An American Tragedy . . . with an introduction by Harry Hansen and with illustrations by Reginald Marsh.
Theodore Dreiser, Reginald Marsh
Hardcover
(Heritage Press, March 15, 1954)
An issuance of The Heritage Club by The Heritage Press. Theodore Albert Dreiser (1871-1945) was an American novelist and journalist best known for his pioneer work in the naturalist school. Dreiser's first commercial success was An American Tragedy (1925), which was made into a film in 1931 and again in 1951 (as A Place in the Sun). An opera was also commissioned by the Metropolitan Opera in 2005. But An American Tragedy is more than simply a powerful murder story. Dreiser pours his own dark yearnings into his character, as he details the young man's course through his ambitions of wealth, power, and satisfaction. This slip cased edition was illustrated by Reginald Marsh (1989-1954), an American painter, born in Paris, most notable for his depictions of life in New York City in the 1920s and 1930s. Crowded Coney Island beach scenes, popular entertainments such as vaudeville and burlesque, women, and jobless men on the Bowery are subjects that reappear throughout his work. He studied art under Kenneth Hayes Miller, Guy Pene du Bois, George Luks, and William Sergeant Kendall.
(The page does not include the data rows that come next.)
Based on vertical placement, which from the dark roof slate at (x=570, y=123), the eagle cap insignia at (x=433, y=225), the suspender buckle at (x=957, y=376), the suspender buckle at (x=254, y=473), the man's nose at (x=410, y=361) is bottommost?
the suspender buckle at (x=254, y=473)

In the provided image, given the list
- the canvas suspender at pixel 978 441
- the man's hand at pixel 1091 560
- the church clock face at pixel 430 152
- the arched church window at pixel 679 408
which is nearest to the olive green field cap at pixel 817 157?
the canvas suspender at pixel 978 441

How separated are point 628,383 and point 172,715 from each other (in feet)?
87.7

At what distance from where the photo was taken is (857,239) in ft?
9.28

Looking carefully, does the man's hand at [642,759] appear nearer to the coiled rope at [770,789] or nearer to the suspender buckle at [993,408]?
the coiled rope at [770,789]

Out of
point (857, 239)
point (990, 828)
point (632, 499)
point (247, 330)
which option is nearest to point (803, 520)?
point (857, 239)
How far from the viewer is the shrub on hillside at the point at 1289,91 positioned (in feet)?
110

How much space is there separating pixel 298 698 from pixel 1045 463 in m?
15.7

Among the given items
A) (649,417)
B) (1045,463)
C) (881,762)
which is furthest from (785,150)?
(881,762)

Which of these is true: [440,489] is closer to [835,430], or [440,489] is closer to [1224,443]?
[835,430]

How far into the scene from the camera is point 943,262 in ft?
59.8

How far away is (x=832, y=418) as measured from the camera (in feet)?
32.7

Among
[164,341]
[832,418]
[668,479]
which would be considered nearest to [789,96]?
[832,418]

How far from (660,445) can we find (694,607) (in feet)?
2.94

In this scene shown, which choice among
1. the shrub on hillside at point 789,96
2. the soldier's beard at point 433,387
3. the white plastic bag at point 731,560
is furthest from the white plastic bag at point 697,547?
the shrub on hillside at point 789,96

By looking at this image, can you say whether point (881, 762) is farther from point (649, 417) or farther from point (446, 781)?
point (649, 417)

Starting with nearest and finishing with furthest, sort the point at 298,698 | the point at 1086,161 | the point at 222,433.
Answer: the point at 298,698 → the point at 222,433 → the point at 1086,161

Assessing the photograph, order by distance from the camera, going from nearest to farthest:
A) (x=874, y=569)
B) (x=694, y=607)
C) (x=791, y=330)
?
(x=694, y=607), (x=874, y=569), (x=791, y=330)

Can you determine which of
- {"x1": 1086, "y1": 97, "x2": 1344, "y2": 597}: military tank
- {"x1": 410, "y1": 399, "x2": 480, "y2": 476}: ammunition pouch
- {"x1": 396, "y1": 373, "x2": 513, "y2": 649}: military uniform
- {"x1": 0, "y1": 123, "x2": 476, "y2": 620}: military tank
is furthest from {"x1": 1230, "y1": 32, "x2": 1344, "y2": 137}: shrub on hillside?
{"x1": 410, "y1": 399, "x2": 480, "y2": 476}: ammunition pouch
He studied fresco under Olle Nordmark and he studied sculpture under Mahonri Young. Reginald Marsh rejected modern art, which he found sterile. Marsh's style can best be described as social realism. His figures are generally treated as types. "What interested Marsh was not the individuals in a crowd, but the crowd itself ... In their density and picturesqueness, they recall the crowds in the movies of Preston Sturges or Frank Capra". Marsh's main attractions were the burlesque stage, the hobos on the Bowery, crowds on city streets and at Coney Island, and women. His deep devotion to the old masters led to his creating works of art in a style that reflects certain artistic traditions, and his work often contained religious metaphors. "It was upon the Baroque masters that Marsh based his own human comedy", inspired by the past but residing in the present.